╭──

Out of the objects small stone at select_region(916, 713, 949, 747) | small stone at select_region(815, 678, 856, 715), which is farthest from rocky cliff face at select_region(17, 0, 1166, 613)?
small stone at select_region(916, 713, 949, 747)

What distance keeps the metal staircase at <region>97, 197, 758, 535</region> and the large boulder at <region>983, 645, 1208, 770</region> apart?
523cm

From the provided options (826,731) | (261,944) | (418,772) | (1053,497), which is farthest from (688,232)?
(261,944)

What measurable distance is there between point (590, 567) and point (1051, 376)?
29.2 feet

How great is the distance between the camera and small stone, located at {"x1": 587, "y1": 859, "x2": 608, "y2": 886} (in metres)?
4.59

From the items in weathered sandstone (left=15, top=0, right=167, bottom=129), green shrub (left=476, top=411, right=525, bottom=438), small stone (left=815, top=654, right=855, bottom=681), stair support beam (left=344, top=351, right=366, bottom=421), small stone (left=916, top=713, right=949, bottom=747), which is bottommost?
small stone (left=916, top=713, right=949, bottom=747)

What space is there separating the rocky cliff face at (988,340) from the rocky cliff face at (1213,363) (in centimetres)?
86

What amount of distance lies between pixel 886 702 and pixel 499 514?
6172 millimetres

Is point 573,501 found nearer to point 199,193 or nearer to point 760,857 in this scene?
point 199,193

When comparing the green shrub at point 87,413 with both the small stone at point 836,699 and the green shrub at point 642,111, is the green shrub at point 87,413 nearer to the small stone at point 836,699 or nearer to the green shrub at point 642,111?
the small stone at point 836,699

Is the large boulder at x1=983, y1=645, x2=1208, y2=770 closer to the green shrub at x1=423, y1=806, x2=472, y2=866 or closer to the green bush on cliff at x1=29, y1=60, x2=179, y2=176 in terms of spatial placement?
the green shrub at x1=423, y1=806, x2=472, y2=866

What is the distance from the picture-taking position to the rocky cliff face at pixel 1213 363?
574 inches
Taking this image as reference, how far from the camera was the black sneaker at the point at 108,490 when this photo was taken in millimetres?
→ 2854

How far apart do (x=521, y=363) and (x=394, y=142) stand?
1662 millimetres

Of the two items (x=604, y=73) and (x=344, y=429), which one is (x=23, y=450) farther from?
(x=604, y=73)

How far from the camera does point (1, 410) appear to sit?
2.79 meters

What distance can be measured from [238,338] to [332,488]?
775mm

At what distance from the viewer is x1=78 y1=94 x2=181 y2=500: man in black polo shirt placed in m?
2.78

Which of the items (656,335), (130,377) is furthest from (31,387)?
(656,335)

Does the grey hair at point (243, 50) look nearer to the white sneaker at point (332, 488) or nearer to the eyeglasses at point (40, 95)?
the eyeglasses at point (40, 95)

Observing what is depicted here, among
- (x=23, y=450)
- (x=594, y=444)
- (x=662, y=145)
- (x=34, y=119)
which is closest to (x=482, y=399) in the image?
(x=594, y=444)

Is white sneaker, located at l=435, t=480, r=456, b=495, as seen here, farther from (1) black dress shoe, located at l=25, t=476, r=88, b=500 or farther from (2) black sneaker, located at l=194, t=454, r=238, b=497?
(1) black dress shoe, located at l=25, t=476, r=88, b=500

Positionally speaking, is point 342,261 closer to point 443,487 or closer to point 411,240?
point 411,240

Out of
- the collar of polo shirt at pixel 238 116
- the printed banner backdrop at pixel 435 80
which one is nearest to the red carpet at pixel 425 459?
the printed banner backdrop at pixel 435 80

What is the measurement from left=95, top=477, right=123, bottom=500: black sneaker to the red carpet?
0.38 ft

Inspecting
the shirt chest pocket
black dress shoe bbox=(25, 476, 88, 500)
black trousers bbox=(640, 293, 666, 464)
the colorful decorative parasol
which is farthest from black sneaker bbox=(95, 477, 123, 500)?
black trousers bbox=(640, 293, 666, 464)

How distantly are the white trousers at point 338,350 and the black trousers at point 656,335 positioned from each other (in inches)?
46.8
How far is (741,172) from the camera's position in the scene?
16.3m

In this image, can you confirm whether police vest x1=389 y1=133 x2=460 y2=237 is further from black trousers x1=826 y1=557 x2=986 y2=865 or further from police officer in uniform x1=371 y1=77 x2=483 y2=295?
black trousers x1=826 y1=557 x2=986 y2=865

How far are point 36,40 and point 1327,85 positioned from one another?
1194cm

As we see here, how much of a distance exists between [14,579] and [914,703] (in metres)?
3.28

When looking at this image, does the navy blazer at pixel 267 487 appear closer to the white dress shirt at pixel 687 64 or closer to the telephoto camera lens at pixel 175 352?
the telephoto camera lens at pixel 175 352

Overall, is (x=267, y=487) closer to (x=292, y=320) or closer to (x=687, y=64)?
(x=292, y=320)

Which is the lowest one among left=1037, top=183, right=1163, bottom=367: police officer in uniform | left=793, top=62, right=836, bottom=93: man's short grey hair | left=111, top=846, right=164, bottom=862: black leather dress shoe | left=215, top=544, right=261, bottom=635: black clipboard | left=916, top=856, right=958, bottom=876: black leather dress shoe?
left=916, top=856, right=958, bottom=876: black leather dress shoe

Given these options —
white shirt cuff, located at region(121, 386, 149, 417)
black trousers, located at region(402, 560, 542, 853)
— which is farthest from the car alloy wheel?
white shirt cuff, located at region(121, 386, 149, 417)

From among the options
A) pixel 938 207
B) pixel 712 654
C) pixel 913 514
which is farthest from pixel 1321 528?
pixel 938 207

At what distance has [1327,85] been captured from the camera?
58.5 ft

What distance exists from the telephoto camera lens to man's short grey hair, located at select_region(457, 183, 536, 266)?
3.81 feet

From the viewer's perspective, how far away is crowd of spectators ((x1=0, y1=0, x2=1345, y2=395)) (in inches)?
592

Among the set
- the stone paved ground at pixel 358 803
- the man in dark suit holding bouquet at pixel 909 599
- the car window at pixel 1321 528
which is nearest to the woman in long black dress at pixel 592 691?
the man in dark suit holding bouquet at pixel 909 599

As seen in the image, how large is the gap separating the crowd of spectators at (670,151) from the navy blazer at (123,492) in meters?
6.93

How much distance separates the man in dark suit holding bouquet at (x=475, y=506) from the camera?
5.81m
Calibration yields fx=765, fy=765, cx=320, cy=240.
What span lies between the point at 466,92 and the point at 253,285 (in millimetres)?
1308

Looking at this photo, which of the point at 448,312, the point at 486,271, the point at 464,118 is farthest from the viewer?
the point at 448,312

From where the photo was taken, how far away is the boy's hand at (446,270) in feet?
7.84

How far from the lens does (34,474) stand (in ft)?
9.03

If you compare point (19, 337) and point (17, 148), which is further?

╰──

SHORT TASK |
Quote every line of the data, word for word.

FINAL RESULT |
Out of the objects small stone at select_region(916, 713, 949, 747) | small stone at select_region(815, 678, 856, 715), which is farthest from rocky cliff face at select_region(17, 0, 1166, 613)?
small stone at select_region(916, 713, 949, 747)

What distance keeps the metal staircase at <region>97, 197, 758, 535</region> and the large boulder at <region>983, 645, 1208, 770</region> apart?
523cm

From the provided options (826,731) | (261,944) | (418,772) | (1053,497), which is farthest from (688,232)?
(261,944)

What measurable distance is there between point (590, 567) and point (1051, 376)?
29.2 feet

How great is the distance between the camera and small stone, located at {"x1": 587, "y1": 859, "x2": 608, "y2": 886} (in metres)?
4.59

From the items in weathered sandstone (left=15, top=0, right=167, bottom=129), green shrub (left=476, top=411, right=525, bottom=438), small stone (left=815, top=654, right=855, bottom=681), stair support beam (left=344, top=351, right=366, bottom=421), small stone (left=916, top=713, right=949, bottom=747), which is bottommost?
small stone (left=916, top=713, right=949, bottom=747)

What space is there separating the rocky cliff face at (988,340) from the rocky cliff face at (1213,363) (in centimetres)?
86

What amount of distance lies between pixel 886 702 and pixel 499 514?
6172 millimetres

Is point 573,501 found nearer to point 199,193 or nearer to point 760,857 in this scene?
point 199,193

When comparing the green shrub at point 87,413 with both the small stone at point 836,699 and the green shrub at point 642,111, is the green shrub at point 87,413 nearer to the small stone at point 836,699 or nearer to the green shrub at point 642,111?
the small stone at point 836,699

Is the large boulder at x1=983, y1=645, x2=1208, y2=770 closer to the green shrub at x1=423, y1=806, x2=472, y2=866 or closer to the green bush on cliff at x1=29, y1=60, x2=179, y2=176 in terms of spatial placement?
the green shrub at x1=423, y1=806, x2=472, y2=866

What is the distance from the picture-taking position to the rocky cliff face at pixel 1213 363?
574 inches
Taking this image as reference, how far from the camera was the black sneaker at the point at 108,490 when this photo was taken in millimetres?
→ 2854

How far apart do (x=521, y=363) and (x=394, y=142) stand?
1662 millimetres

Of the two items (x=604, y=73) and (x=344, y=429), which one is (x=23, y=450) farther from?
(x=604, y=73)

How far from the camera does point (1, 410) appear to sit?
2.79 meters

What distance can be measured from [238,338] to [332,488]?
775mm

At what distance from the viewer is x1=78 y1=94 x2=181 y2=500: man in black polo shirt placed in m?
2.78

Which of the items (656,335), (130,377) is furthest from (31,387)?
(656,335)

Does the grey hair at point (243, 50) look nearer to the white sneaker at point (332, 488) or nearer to the eyeglasses at point (40, 95)?
the eyeglasses at point (40, 95)

Observing what is depicted here, among
- (x=23, y=450)
- (x=594, y=444)
- (x=662, y=145)
- (x=34, y=119)
which is closest to (x=482, y=399) in the image?
(x=594, y=444)

Is white sneaker, located at l=435, t=480, r=456, b=495, as seen here, farther from (1) black dress shoe, located at l=25, t=476, r=88, b=500 or farther from (2) black sneaker, located at l=194, t=454, r=238, b=497?
(1) black dress shoe, located at l=25, t=476, r=88, b=500

Positionally speaking, is point 342,261 closer to point 443,487 or closer to point 411,240?
point 411,240

Out of
- the collar of polo shirt at pixel 238 116
- the printed banner backdrop at pixel 435 80
which one is nearest to the red carpet at pixel 425 459?
the printed banner backdrop at pixel 435 80

What is the measurement from left=95, top=477, right=123, bottom=500: black sneaker to the red carpet?
0.38 ft

Inspecting
the shirt chest pocket
black dress shoe bbox=(25, 476, 88, 500)
black trousers bbox=(640, 293, 666, 464)
the colorful decorative parasol
which is farthest from black sneaker bbox=(95, 477, 123, 500)?
black trousers bbox=(640, 293, 666, 464)

How distantly are the white trousers at point 338,350 and the black trousers at point 656,335 positioned from each other (in inches)?
46.8
How far is (741,172) from the camera's position in the scene?
16.3m

In this image, can you confirm whether police vest x1=389 y1=133 x2=460 y2=237 is further from black trousers x1=826 y1=557 x2=986 y2=865 or further from police officer in uniform x1=371 y1=77 x2=483 y2=295?
black trousers x1=826 y1=557 x2=986 y2=865

How far are point 36,40 and point 1327,85 positioned from one another?
1194cm

As we see here, how much of a distance exists between [14,579] and [914,703] (in metres)?
3.28

When looking at this image, does the navy blazer at pixel 267 487 appear closer to the white dress shirt at pixel 687 64 or closer to the telephoto camera lens at pixel 175 352?
the telephoto camera lens at pixel 175 352

Overall, is (x=267, y=487) closer to (x=292, y=320) or closer to (x=687, y=64)?
(x=292, y=320)

Which is the lowest one among left=1037, top=183, right=1163, bottom=367: police officer in uniform | left=793, top=62, right=836, bottom=93: man's short grey hair | left=111, top=846, right=164, bottom=862: black leather dress shoe | left=215, top=544, right=261, bottom=635: black clipboard | left=916, top=856, right=958, bottom=876: black leather dress shoe?
left=916, top=856, right=958, bottom=876: black leather dress shoe

Given these options —
white shirt cuff, located at region(121, 386, 149, 417)
black trousers, located at region(402, 560, 542, 853)
— which is farthest from the car alloy wheel?
white shirt cuff, located at region(121, 386, 149, 417)

From among the options
A) pixel 938 207
B) pixel 712 654
C) pixel 913 514
which is farthest from pixel 1321 528?
pixel 938 207

At what distance has [1327,85] been captured from the camera?
58.5 ft

What distance exists from the telephoto camera lens to man's short grey hair, located at select_region(457, 183, 536, 266)?
3.81 feet

From the viewer's perspective, how far away is crowd of spectators ((x1=0, y1=0, x2=1345, y2=395)) (in inches)?
592

Among the set
- the stone paved ground at pixel 358 803
- the man in dark suit holding bouquet at pixel 909 599
- the car window at pixel 1321 528
which is nearest to the woman in long black dress at pixel 592 691?
the man in dark suit holding bouquet at pixel 909 599

As seen in the image, how large is the gap separating the crowd of spectators at (670,151) from the navy blazer at (123,492) in meters?
6.93

How much distance separates the man in dark suit holding bouquet at (x=475, y=506) from the camera?
5.81m
Calibration yields fx=765, fy=765, cx=320, cy=240.
What span lies between the point at 466,92 and the point at 253,285 (in millimetres)?
1308

Looking at this photo, which of the point at 448,312, the point at 486,271, the point at 464,118 is farthest from the viewer?
the point at 448,312

From where the photo was taken, how far away is the boy's hand at (446,270) in feet?
7.84

How far from the lens does (34,474) stand (in ft)?
9.03

If you compare point (19, 337) and point (17, 148), which is further?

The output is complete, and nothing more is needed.